In some ways, TOMS Shoes One Day Without Shoes is delightfully subversive.
The common mythos is that walking barefooted is horribly dangerous. Store owners are sure that they have hazards everywhere (if so, why aren’t they removing them?). Yet, in 16 years of shopping barefooted, I’ve never had an injury inside any store. Oh, wait. I’m lying — I cut my finger on a coupon dispenser in a grocery store once. A nasty gash, too. And I didn’t even sue them. After all, what were my damages? The cost of a band-aid? People are also sure that walking on streets is incredibly dangerous. They have fears of glass and needles everywhere. Well, there just isn’t that much. And if you do step on glass barefooted, the odds of puncturing your skin is quite low. See Dave Canterbury’s Assumptions.
And all those people who participate in “One Day Without Shoes” will find that out. In fact, I suspect that, deep down, most people might know that already. Nobody ever has a “One Day Without Seatbelts” (to draw attention to all the lack of seatbelts in vehicles in Africa), or “One Day Without Grounded Electrical Outlets”.
There was some concern about safety, though. In this story, Went Barefoot To Help “One Day Without Shoes”, Nicolette Saraf, a high school student, was suspended for participating, because her school had a shoe rule. The reason?
The Principal warned her not to come to school in bare feet because doing so violated health standards.
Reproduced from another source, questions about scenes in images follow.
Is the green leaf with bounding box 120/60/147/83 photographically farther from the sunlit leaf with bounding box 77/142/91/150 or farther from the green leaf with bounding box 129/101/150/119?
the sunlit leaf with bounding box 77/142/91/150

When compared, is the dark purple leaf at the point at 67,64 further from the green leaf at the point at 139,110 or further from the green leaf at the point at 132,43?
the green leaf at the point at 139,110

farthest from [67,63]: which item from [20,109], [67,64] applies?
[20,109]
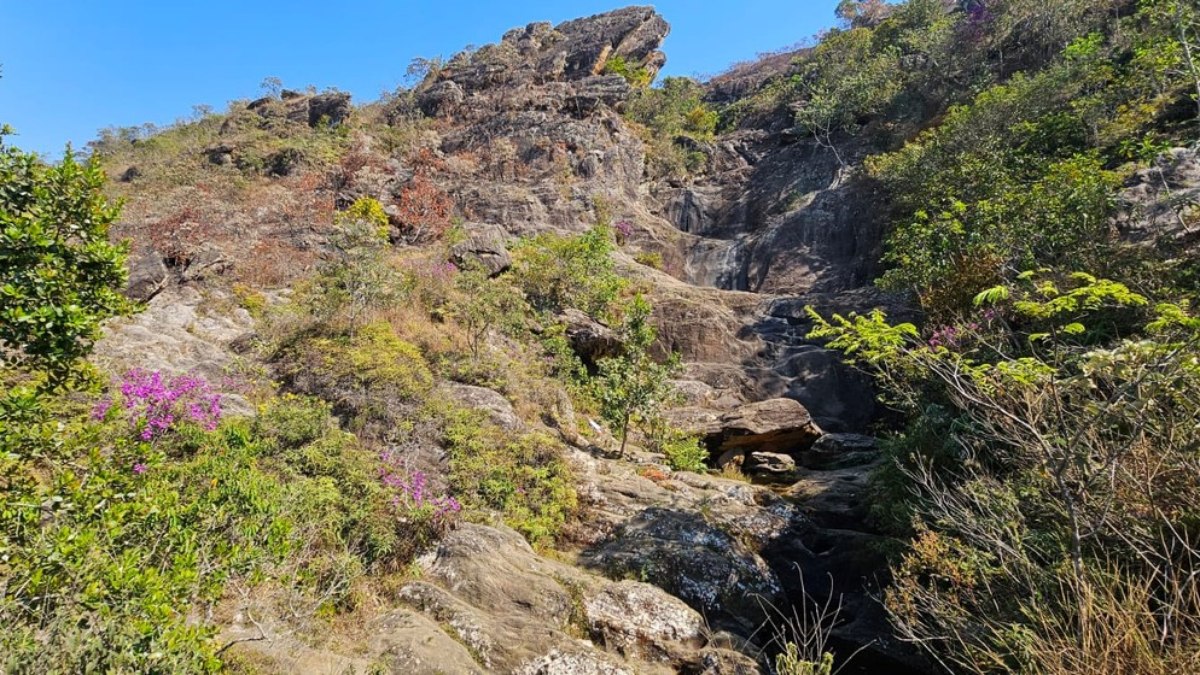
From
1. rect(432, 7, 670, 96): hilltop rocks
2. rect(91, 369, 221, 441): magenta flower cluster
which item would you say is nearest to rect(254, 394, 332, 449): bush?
rect(91, 369, 221, 441): magenta flower cluster

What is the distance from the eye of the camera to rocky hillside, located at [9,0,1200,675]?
4.30m

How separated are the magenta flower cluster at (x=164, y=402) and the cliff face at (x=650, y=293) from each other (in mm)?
1607

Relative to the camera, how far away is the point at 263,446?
293 inches

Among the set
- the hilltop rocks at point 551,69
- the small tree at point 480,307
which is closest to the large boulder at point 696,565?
the small tree at point 480,307

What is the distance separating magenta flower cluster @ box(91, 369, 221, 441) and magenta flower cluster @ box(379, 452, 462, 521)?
251 cm

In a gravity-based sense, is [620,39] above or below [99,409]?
above

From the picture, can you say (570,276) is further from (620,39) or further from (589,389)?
(620,39)

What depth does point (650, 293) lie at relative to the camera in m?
20.3

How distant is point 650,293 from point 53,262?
1742cm

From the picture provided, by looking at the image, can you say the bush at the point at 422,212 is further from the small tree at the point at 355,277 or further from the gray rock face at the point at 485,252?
the small tree at the point at 355,277

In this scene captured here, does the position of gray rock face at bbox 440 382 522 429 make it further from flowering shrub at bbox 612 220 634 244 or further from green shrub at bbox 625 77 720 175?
green shrub at bbox 625 77 720 175

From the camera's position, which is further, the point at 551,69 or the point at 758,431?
the point at 551,69

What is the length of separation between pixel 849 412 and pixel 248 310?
16.5 meters

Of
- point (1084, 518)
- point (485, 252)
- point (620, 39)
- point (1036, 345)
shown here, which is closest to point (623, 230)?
point (485, 252)
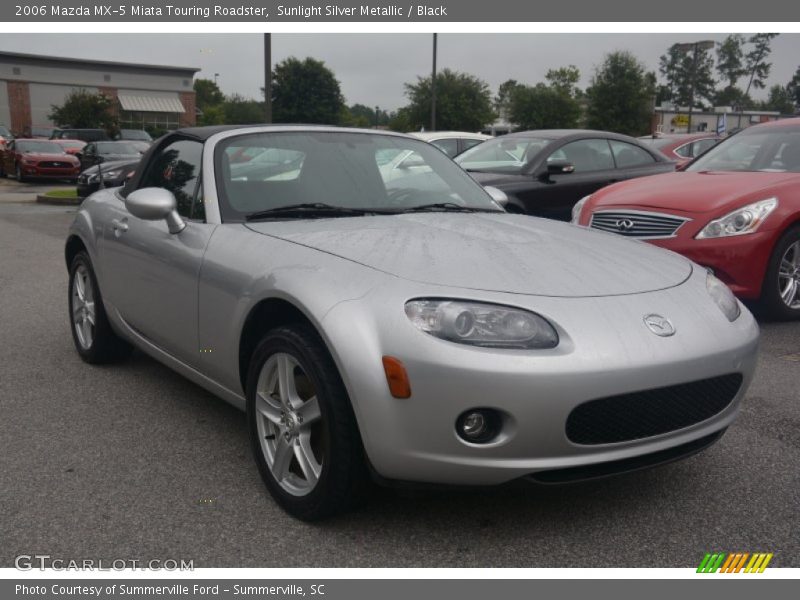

Oh, geez. That false myth again. Don’t school administrators know how to do research? Don’t they know how to learn?
Many of the participants also find out just how much more comfortable it is without shoes. They may officially be going shoeless to show solidarity with the supposed discomfort of the shoeless in Africa, but what is more likely is that they get through the day just fine while barefoot, and don’t have their usual stinky shoes to take off at the end of the day. (And if they do have discomfort, that’s from trying to walk on feet that have been splinted and coddled — they’d also have a lot of discomfort if they tried to run up the stairs of the Empire State Building without easing into it first.)
One more thought. In one of the comments to last year’s entry, someone wrote:
Awww, come on, people! It doesn’t matter HOW people are making a difference, but at least they’re trying. . . . I think that kids in third world countries would really appreciate something nice like shoes. What makes them all the better is that they know that people care!
That’s sweet, but misguided. Yes, it does matter how people try. I could “try” by twirling around 3 times while chanting, but that would be totally ineffective. And how useful for them to know that people care. While they are puking their guts out and getting horribly dehydrated from the dysentery from the diseased water they drank, at least they will know that people care. Please. That is, once again, why I recommend something like Peepoople.com. The problem, from both a health and barefooting perspective, is proper sanitation. Solve that and you’ve killed two birds with one stone.